Short task
Give every entry again, word for word.

Material for this exercise

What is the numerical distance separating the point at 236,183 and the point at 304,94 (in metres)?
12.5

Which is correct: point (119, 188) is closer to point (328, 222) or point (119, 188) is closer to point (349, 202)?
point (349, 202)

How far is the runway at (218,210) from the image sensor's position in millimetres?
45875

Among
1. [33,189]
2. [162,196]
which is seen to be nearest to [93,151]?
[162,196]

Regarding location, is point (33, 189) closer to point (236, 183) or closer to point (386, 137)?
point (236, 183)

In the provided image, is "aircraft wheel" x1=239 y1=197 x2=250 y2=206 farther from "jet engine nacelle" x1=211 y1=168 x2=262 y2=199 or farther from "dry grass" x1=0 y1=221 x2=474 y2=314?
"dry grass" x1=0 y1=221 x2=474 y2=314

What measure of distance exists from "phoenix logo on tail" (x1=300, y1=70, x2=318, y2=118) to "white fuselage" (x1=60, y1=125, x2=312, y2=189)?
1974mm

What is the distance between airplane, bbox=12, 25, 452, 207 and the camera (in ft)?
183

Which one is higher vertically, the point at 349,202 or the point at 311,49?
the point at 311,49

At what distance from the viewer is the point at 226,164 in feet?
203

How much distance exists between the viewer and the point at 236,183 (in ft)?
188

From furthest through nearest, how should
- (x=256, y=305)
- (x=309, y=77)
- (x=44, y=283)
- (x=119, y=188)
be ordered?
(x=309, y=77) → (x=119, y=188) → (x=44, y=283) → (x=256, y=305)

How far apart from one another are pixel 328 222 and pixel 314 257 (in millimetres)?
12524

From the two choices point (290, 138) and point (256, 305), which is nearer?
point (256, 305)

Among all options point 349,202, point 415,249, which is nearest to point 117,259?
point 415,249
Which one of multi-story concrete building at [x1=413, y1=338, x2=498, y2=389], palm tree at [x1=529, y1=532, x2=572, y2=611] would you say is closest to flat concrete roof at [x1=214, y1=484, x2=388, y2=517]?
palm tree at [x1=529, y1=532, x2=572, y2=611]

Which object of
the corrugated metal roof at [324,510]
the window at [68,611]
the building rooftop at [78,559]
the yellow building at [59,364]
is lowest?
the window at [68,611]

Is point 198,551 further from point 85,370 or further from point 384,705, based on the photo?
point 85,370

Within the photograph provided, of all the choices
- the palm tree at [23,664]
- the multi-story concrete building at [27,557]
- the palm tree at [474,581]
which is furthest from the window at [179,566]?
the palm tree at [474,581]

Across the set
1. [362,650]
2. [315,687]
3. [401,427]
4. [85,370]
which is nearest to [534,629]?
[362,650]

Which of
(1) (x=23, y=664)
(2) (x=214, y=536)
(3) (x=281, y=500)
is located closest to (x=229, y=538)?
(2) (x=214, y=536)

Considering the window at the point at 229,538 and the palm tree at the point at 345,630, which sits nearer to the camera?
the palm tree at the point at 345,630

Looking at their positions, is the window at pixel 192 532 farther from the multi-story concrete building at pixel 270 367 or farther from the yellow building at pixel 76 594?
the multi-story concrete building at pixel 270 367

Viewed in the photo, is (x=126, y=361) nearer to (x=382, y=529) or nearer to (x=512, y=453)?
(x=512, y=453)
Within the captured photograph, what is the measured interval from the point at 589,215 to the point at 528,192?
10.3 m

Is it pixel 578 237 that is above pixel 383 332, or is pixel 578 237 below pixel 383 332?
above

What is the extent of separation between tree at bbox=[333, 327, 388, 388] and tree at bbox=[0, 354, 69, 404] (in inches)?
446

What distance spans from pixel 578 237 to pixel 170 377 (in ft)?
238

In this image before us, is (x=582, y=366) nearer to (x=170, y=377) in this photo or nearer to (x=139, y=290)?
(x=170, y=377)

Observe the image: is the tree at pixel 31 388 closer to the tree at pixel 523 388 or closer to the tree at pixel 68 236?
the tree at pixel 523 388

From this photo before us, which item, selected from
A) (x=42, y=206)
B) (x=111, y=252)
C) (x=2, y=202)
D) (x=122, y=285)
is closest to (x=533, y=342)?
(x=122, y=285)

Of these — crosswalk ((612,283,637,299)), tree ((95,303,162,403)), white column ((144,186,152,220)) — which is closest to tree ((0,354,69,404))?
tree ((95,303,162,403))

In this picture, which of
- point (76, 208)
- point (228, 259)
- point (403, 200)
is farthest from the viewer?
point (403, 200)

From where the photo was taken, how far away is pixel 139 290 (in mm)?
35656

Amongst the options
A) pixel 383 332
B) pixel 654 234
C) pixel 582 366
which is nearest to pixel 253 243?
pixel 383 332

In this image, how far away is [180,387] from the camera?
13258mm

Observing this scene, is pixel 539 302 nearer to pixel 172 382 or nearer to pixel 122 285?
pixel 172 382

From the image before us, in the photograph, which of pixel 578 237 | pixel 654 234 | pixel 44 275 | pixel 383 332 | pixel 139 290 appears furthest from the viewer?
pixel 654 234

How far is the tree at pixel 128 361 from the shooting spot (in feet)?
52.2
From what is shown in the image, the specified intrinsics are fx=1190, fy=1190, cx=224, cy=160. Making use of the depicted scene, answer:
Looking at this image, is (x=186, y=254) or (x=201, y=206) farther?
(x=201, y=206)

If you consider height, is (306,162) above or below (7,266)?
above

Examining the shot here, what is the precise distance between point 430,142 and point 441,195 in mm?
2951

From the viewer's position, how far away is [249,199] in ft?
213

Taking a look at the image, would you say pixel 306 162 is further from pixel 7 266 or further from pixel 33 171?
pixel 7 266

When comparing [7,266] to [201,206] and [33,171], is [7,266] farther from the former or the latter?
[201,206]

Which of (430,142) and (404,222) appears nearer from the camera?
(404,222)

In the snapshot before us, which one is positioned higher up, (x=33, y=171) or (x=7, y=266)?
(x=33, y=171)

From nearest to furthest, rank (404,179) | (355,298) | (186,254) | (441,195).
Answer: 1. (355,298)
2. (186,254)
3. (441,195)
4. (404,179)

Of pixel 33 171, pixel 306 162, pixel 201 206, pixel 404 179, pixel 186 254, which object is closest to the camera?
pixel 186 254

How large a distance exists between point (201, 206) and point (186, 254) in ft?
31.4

Solution to this task
What is the numerical distance separating the point at 236,183 and the point at 304,94 (in metres)?
12.5

Which is correct: point (119, 188) is closer to point (328, 222) or point (119, 188) is closer to point (349, 202)?
point (349, 202)

How far is the runway at (218,210) from the image sensor's position in millimetres?
45875

Among
1. [33,189]
2. [162,196]
which is seen to be nearest to [93,151]?
[162,196]

Regarding location, is point (33, 189) closer to point (236, 183) or closer to point (386, 137)?
point (236, 183)

In the provided image, is "aircraft wheel" x1=239 y1=197 x2=250 y2=206 farther from "jet engine nacelle" x1=211 y1=168 x2=262 y2=199 or farther from "dry grass" x1=0 y1=221 x2=474 y2=314?
"dry grass" x1=0 y1=221 x2=474 y2=314

What measure of distance exists from "phoenix logo on tail" (x1=300, y1=70, x2=318, y2=118) to "white fuselage" (x1=60, y1=125, x2=312, y2=189)?
1974mm

What is the distance between airplane, bbox=12, 25, 452, 207 and the camera (in ft)?
183

Which one is higher vertically, the point at 349,202 or the point at 311,49?
the point at 311,49

At what distance from the viewer is the point at 226,164 in feet?
203

How much distance exists between the viewer and the point at 236,183 (in ft)?
188

From furthest through nearest, how should
- (x=256, y=305)
- (x=309, y=77)
- (x=44, y=283)
- (x=119, y=188)
be ordered?
(x=309, y=77) → (x=119, y=188) → (x=44, y=283) → (x=256, y=305)

How far apart from one another are pixel 328 222 and pixel 314 257 (in millimetres)?
12524

From the two choices point (290, 138) and point (256, 305), which is nearer?
point (256, 305)

Among all options point 349,202, point 415,249, which is nearest to point 117,259?
point 415,249
Which one of multi-story concrete building at [x1=413, y1=338, x2=498, y2=389], palm tree at [x1=529, y1=532, x2=572, y2=611] would you say is closest to flat concrete roof at [x1=214, y1=484, x2=388, y2=517]?
palm tree at [x1=529, y1=532, x2=572, y2=611]

Which object of
the corrugated metal roof at [324,510]
the window at [68,611]
the building rooftop at [78,559]
the yellow building at [59,364]
is lowest?
the window at [68,611]

Is point 198,551 further from point 85,370 or further from point 384,705, based on the photo?
point 85,370

Within the photograph provided, of all the choices
- the palm tree at [23,664]
- the multi-story concrete building at [27,557]
- the palm tree at [474,581]
which is furthest from the window at [179,566]?
the palm tree at [474,581]

Across the set
1. [362,650]
2. [315,687]
3. [401,427]
4. [85,370]
which is nearest to [534,629]?
[362,650]

Which of
(1) (x=23, y=664)
(2) (x=214, y=536)
(3) (x=281, y=500)
is located closest to (x=229, y=538)?
(2) (x=214, y=536)

Considering the window at the point at 229,538 and the palm tree at the point at 345,630, which sits nearer to the camera?
the palm tree at the point at 345,630

Looking at their positions, is the window at pixel 192 532 farther from the multi-story concrete building at pixel 270 367 or farther from the yellow building at pixel 76 594?
the multi-story concrete building at pixel 270 367

Viewed in the photo, is (x=126, y=361) nearer to (x=382, y=529) or nearer to (x=512, y=453)?
(x=512, y=453)
Within the captured photograph, what is the measured interval from the point at 589,215 to the point at 528,192?
10.3 m

Is it pixel 578 237 that is above pixel 383 332, or is pixel 578 237 below pixel 383 332?
above

What is the extent of separation between tree at bbox=[333, 327, 388, 388] and tree at bbox=[0, 354, 69, 404] (in inches)?
446

What distance spans from pixel 578 237 to pixel 170 377 (in ft)?
238

In this image before us, is (x=582, y=366) nearer to (x=170, y=377) in this photo or nearer to (x=139, y=290)?
(x=170, y=377)

Observe the image: is the tree at pixel 31 388 closer to the tree at pixel 523 388 or closer to the tree at pixel 68 236?
the tree at pixel 523 388

From this photo before us, which item, selected from
A) (x=42, y=206)
B) (x=111, y=252)
C) (x=2, y=202)
D) (x=122, y=285)
is closest to (x=533, y=342)?
(x=122, y=285)

Of these — crosswalk ((612,283,637,299)), tree ((95,303,162,403)), white column ((144,186,152,220)) — which is closest to tree ((0,354,69,404))?
tree ((95,303,162,403))

In this picture, which of
- point (76, 208)
- point (228, 259)
- point (403, 200)
is farthest from the viewer?
point (403, 200)

From where the photo was taken, how far away is pixel 139 290 (in mm)?
35656

Amongst the options
A) pixel 383 332
B) pixel 654 234
C) pixel 582 366
which is nearest to pixel 253 243?
pixel 383 332

In this image, how far away is [180,387] from the camera?
13258mm

Observing this scene, is pixel 539 302 nearer to pixel 172 382 or nearer to pixel 122 285?
pixel 172 382

From the image before us, in the photograph, which of pixel 578 237 | pixel 654 234 | pixel 44 275 | pixel 383 332 | pixel 139 290 appears furthest from the viewer?
pixel 654 234

How far is the tree at pixel 128 361 from the shooting spot (in feet)?
52.2
From what is shown in the image, the specified intrinsics are fx=1190, fy=1190, cx=224, cy=160. Making use of the depicted scene, answer:
Looking at this image, is (x=186, y=254) or (x=201, y=206) farther?
(x=201, y=206)

If you consider height, is (306,162) above or below (7,266)?
above

Examining the shot here, what is the precise distance between point 430,142 and point 441,195 in mm?
2951

From the viewer's position, how far away is [249,199] in ft?
213

Taking a look at the image, would you say pixel 306 162 is further from pixel 7 266 or further from pixel 33 171?
pixel 7 266

When comparing [7,266] to [201,206] and [33,171], is [7,266] farther from the former or the latter?
[201,206]

Which of (430,142) and (404,222) appears nearer from the camera?
(404,222)

In the snapshot before us, which one is positioned higher up, (x=33, y=171) or (x=7, y=266)?
(x=33, y=171)

From nearest to furthest, rank (404,179) | (355,298) | (186,254) | (441,195).
Answer: 1. (355,298)
2. (186,254)
3. (441,195)
4. (404,179)

Of pixel 33 171, pixel 306 162, pixel 201 206, pixel 404 179, pixel 186 254, which object is closest to the camera?
pixel 186 254

How large a distance exists between point (201, 206) and point (186, 254) in ft?
31.4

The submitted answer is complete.